Where are you staying? That'd determine where I would go. 

This month is generally very slow but you can catch bluefish and whiting at the end of the month if it's warm. Mid-late April is when surf fishing typically picks up. If you only brought heavers, you can fish for (small) blues/red drum with fishfinder rigs and cut bait, if you have some lighter rods we get pompano and whiting (sea mullet, roundhead, whatever you want to call them) on sand fleas, clams, and fresh shrimp or fishbites. 

We also have good king mackerel fishing starting in April within 20 miles offshore if you're up for a charter.


----------



## Fishlife (Jul 21, 2017)

Thanks for the info. I’m currently at Shaw AFB and I did bring my 8ft for some smaller fish. I was looking at going the last wknd of April and do a 2 day session. Any particular flavor of fishbites that work better than others.


----------



## abass105 (Jun 13, 2006)

I do well with Srimp and Bloodworm flavor fishbites. Fresh shrimp is always good to have as well.

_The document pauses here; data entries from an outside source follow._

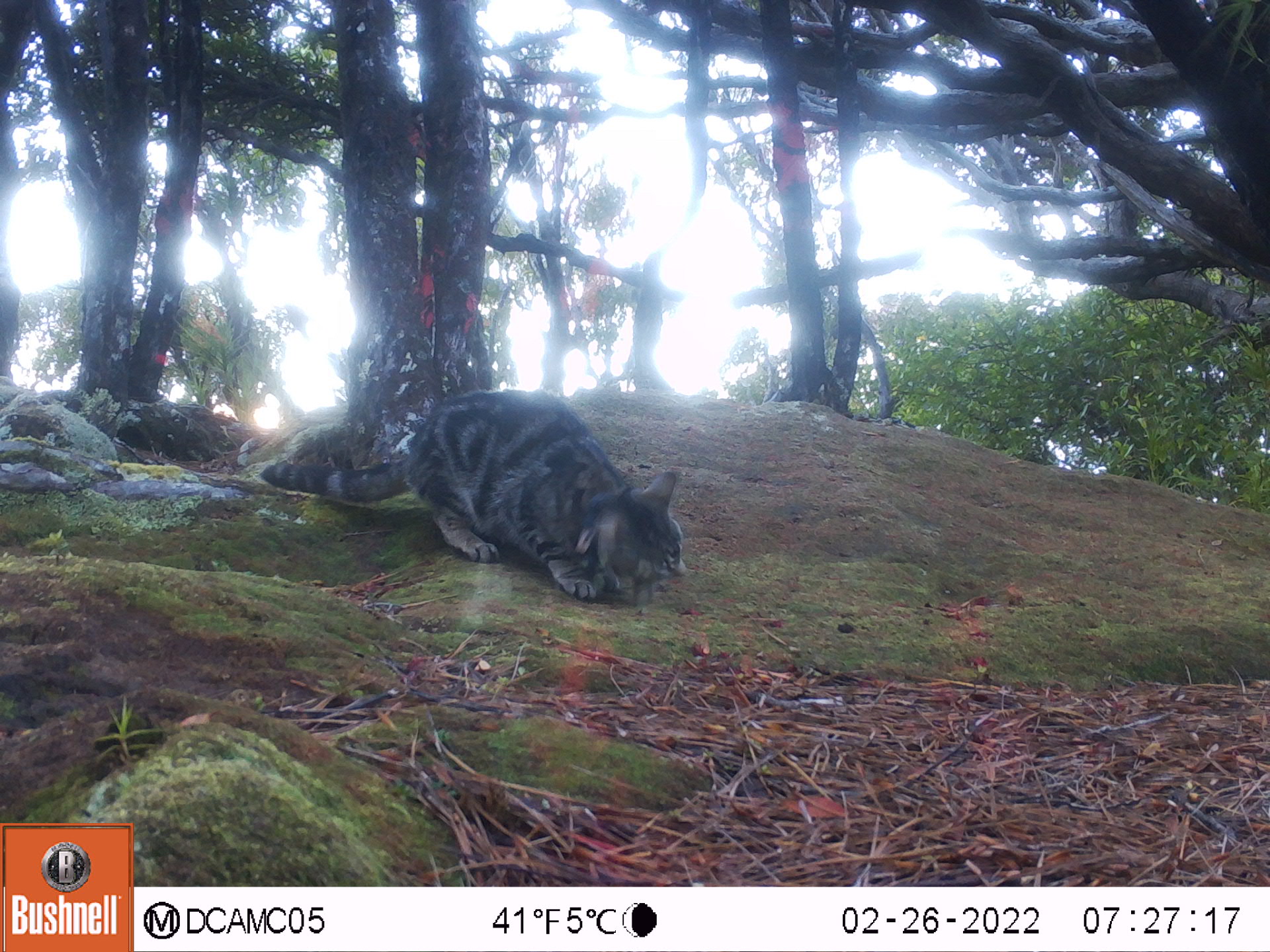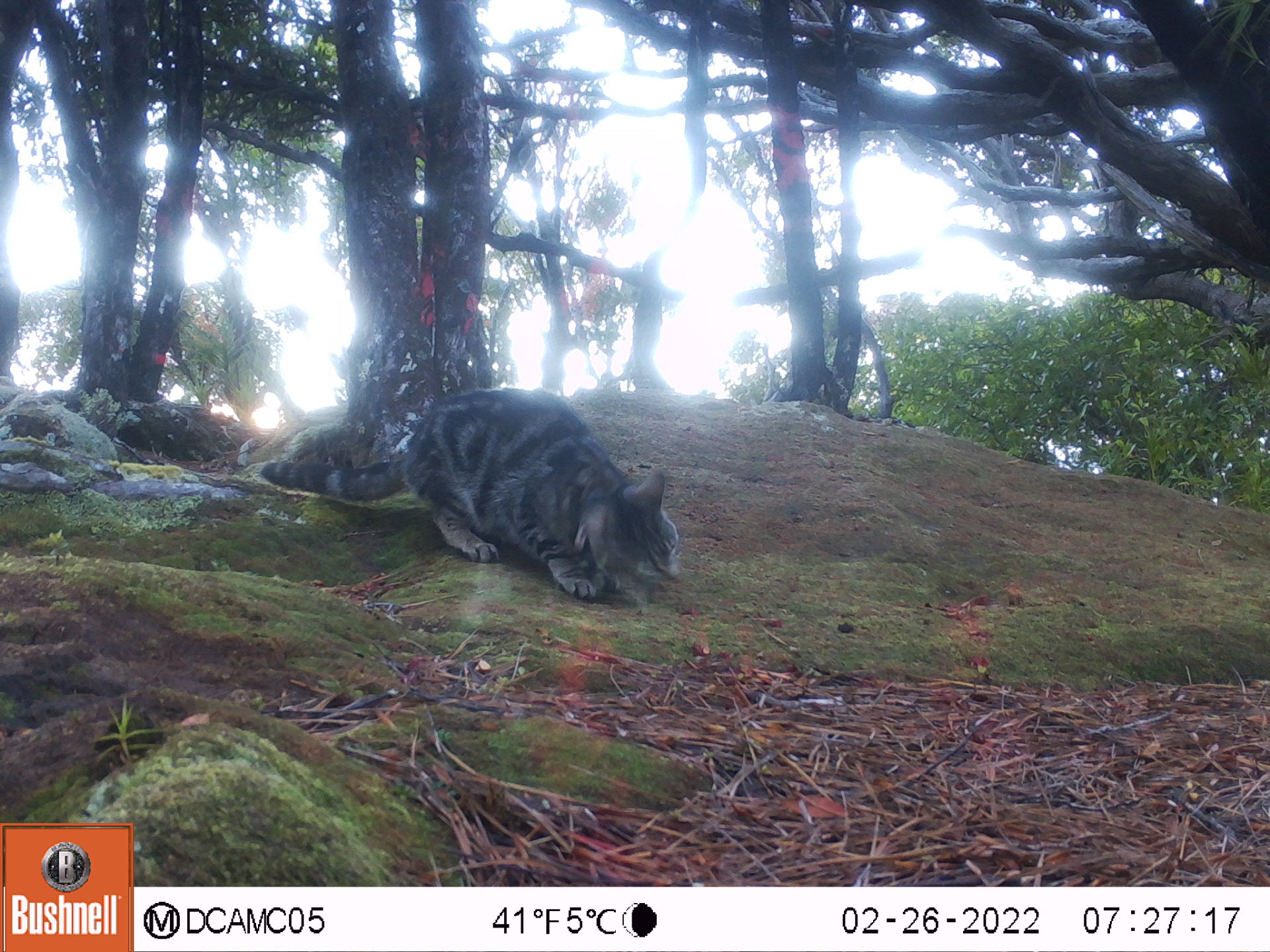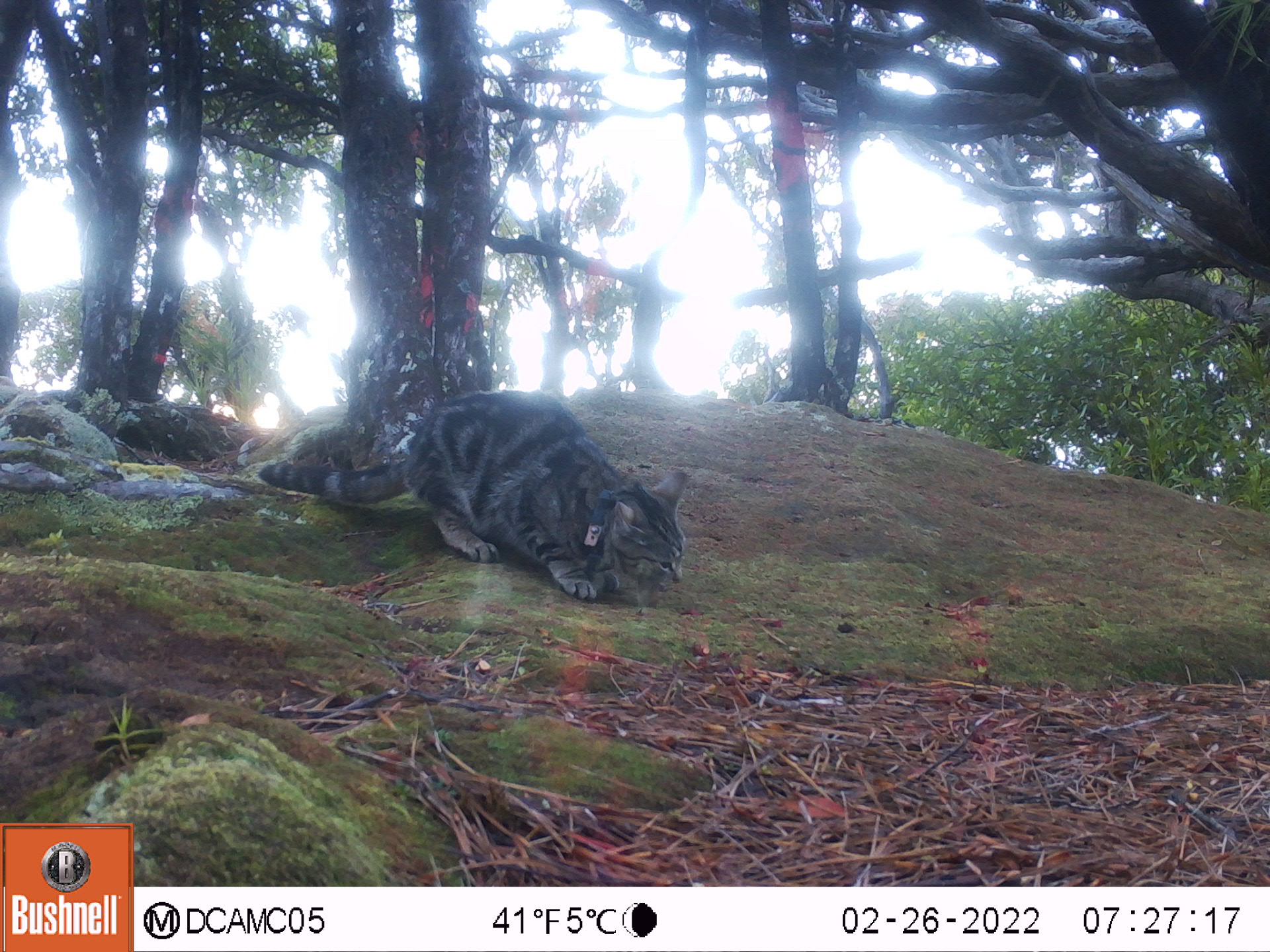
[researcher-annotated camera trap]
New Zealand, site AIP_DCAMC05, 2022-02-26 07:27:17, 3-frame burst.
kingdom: Animalia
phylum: Chordata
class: Mammalia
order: Carnivora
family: Felidae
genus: Felis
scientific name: Felis catus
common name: domestic cat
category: cat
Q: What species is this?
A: Cat (domestic cat) (Felis catus).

Good luck.


----------



## SmoothLures (Feb 13, 2008)

Fishlife said:


> Thanks for the info. I’m currently at Shaw AFB and I did bring my 8ft for some smaller fish. I was looking at going the last wknd of April and do a 2 day session. Any particular flavor of fishbites that work better than others.

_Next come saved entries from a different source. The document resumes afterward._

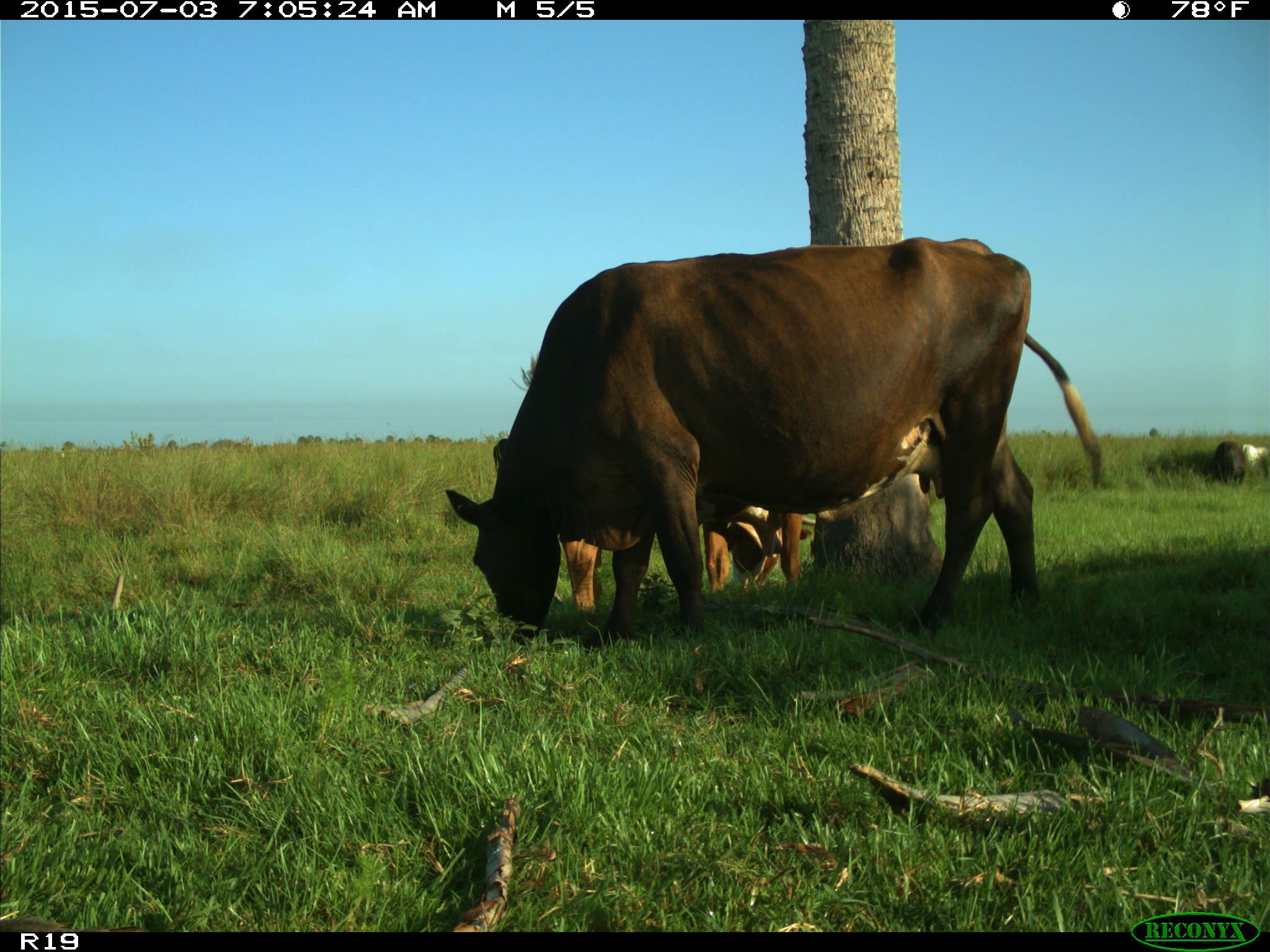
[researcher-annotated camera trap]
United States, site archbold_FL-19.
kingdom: Animalia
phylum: Chordata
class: Mammalia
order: Artiodactyla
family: Bovidae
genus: Bos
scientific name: Bos taurus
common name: domestic cow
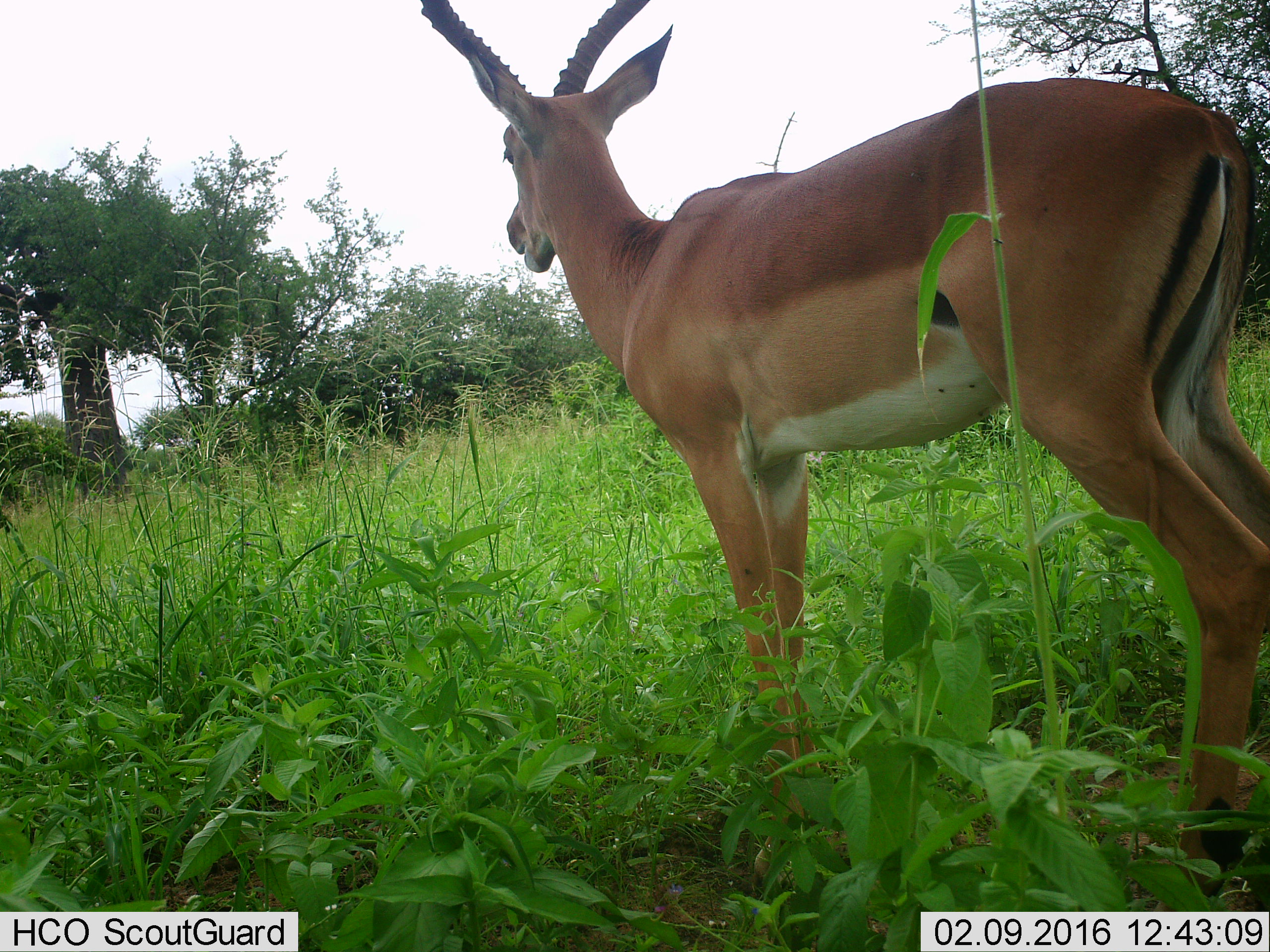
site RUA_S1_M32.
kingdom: Animalia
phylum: Chordata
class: Mammalia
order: Artiodactyla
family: Bovidae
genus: Aepyceros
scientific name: Aepyceros melampus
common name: impala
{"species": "impala (Aepyceros melampus)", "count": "1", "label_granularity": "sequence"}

If you want nice then Litchfield, Pawleys, all the way down to Charleston is pretty nice and not very touristy. Otherwise you can catch plenty of fish and have more to do in the lower or northern Myrtle Beach area and it's not terrible the last weekend of April - I fish Murrells Inlet/Garden City 99% of the time. If you can walk, fishing north of the north jetty in Garden City is one of our best spots. 

I have the best luck on green Fishbites shrimp. Caught plenty of nice pompano on just a 1/2" cube of it. Orange and pink are good, too. Get some fresh just before you go so the color doesn't fade much. Bloodworm is good too but I've mostly caught bait sized stuff with it - spot, croaker, small whiting, etc. No doubt it will catch big ones if they swim by. 

If you want to drive about a hour north from Shaw up to Lake Wateree one day, I'd be happy to take you catfishing for big blues. Drop me a PM if so.


----------



## Fishlife (Jul 21, 2017)

Thanks for the insight, I’ll be sure to post the outcome when I go.


----------



## Fishlife (Jul 21, 2017)

I been trying to research to see if there are restrictions for surf fishing at night but found nothing..does anyone know if any such rules exist?


----------



## SmoothLures (Feb 13, 2008)

Never heard of nor had any problems.


----------